Quality check scoring
| Score | Meaning | Action |
|---|---|---|
| 7–10 | Solid or excellent | Accept |
| 5–6 | Correct meaning, weak execution | Accept or retry |
| 0–4 | Semantic violation | Reject — use improved prompt |
Critical violations (score 0–4): required words missing, typos, words replaced or duplicated in a meaning-changing way, wrong chart data, new semantic content added, elements in wrong positions in diagrams or quadrants.
Not violations: line breaks, punctuation variants, bullet vs inline layout, typographic apostrophe differences, minor spacing differences.
If score < 7, the checker outputs an improved prompt for re-generation.
Translation pipeline
Localizes text inside generated images. Used after image generation when the course language is not English.
-
flow_image_translation_prompt— analyzes the original image and section context, produces plain-text instructions for an image editor: what to translate and how. Output is instructions, not a translated image. -
tool_image_translation_checker— binary YES/NO evaluation: compares the original image, translated image, and the localization instructions. Strict on meaning and grammar, lenient on non-literal phrasing, loanwords, and minor layout differences from language length.
What is not translated
- Code blocks, error messages, programming-context snippets
- English acronyms (translate the expansion, not the acronym itself)
- Brand names
- Widely accepted English industry terms (may stay in English if commonly used in the target language)
Brand system
Applies to illustration, diagram, and the tool_image_checker retry prompt.
Does not apply to photo or portrait.
Defined in prompts/injections/image_brand.yaml.
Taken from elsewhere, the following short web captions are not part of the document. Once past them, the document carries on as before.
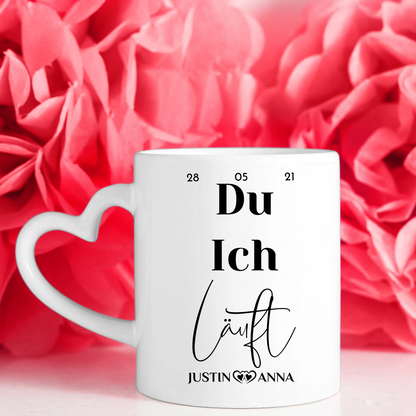 Liebes Tasse für Paare mit 5 Fotos Du Ich läuft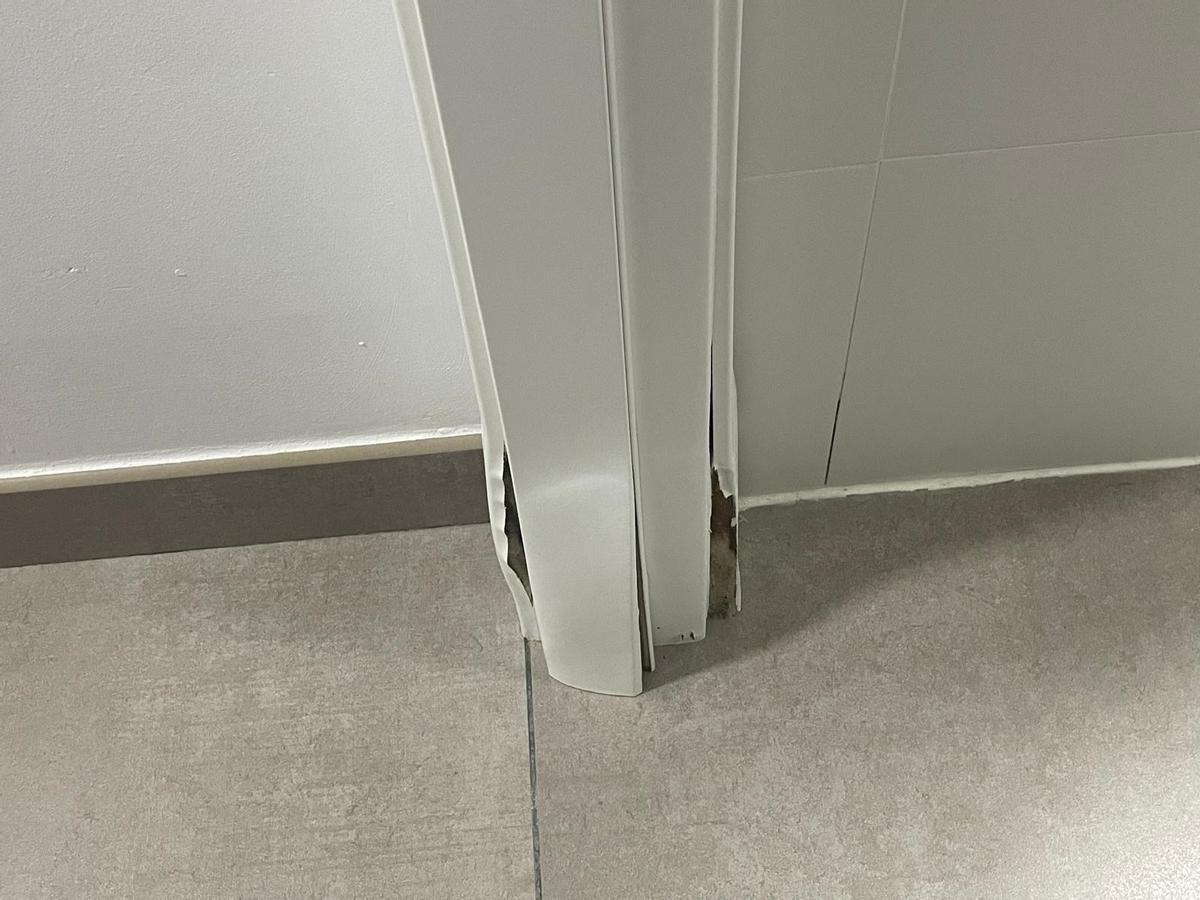 Daños en paredes por culpa de la humedad.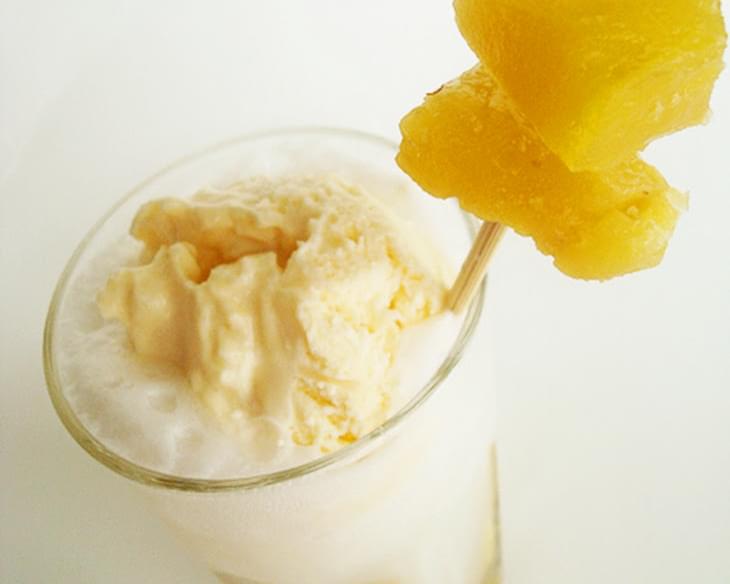 Pineapple Ice Cream Float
Referenced via {{ image_brand }}
in the three prompts above.
| Property | Value |
|---|---|
| Colors | #212D56 #056DFF #F2F5F8 #FFFFFF #D6EAFE |
| Font | Aeonik — geometric sans-serif, near-circular letterforms, uniform stroke weight |
| Font weight | Extra-heavy for titles, regular for labels. Titles ≥ 2× the size of labels. |
| Ratio | 3:2 (horizontal) |
| Color temperature | Neutral daylight. No sepia. |
Prompts
| Prompt | Type | Input | Output |
|---|---|---|---|
flow_image_photo_prompt | Dynamic | Section HTML, narrative characters | Image generation prompt |
flow_image_illustration_prompt | Dynamic | Section HTML | Image generation prompt |
flow_image_diagram_prompt | Dynamic | Section HTML | Image generation prompt |
flow_image_portrait_prompt | Dynamic | Section HTML | Image generation prompt |
tool_image_checker | Dynamic | Image URL, section HTML, original prompt | Score + improved prompt if < 7 |
flow_image_translation_prompt | Dynamic | Image URL, section HTML, language | Localization instructions |
tool_image_translation_checker | Dynamic | Original image, translated image, localization prompt | YES/NO + justification |
All prompts live in prompts/image/ and prompts/image_translation/.
Known limitations
Checker retry uses illustration style — when tool_image_checker generates an improved
prompt (score < 7), it always applies the illustration/diagram brand style regardless of
the original image type. If the original was a photo or portrait, the retry will
produce a style mismatch. Fix: pass the original image type as a variable to the checker.
Narrative character consistency — flow_image_photo_prompt passes character descriptions
as text. Future improvement: pass a character reference image as image_input to the
generation model for better visual consistency across sections.